Featured Workshop: Kim English
You may be interested to know that artists from every state in the USA, every province in Canada, and at least 115 countries worldwide have visited these pages since January 1, 2013.
That includes Linda Saccoccio of Santa Barbara, CA, USA, who wrote, “This letter brings to life what may be hard for some to accept, but the artist who has engaged in the magic of surrender and visionary pull will no doubt feel this is the reality.”

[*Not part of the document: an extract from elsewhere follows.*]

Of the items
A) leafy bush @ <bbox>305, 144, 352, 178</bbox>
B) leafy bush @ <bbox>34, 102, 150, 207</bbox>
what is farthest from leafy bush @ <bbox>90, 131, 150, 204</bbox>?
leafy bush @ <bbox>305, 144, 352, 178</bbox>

And also Tatjana Mirkov-Popovicki of Coquitlam, BC, Canada, who wrote, “Art has been abused to manipulate people by totalitarian regimes and revolutionaries even in the recent history. Many of us manipulate the viewers with the objective to provide a positive experience — ‘white magic’ I guess.”
And also Maxx Maxted of Nimbin, New South Wales, Australia, who wrote, “Some of my best work has been done in that ‘freedom’ of nebulous blotches, the da Vinci device, that resolve somewhere into an internally identifiable image.”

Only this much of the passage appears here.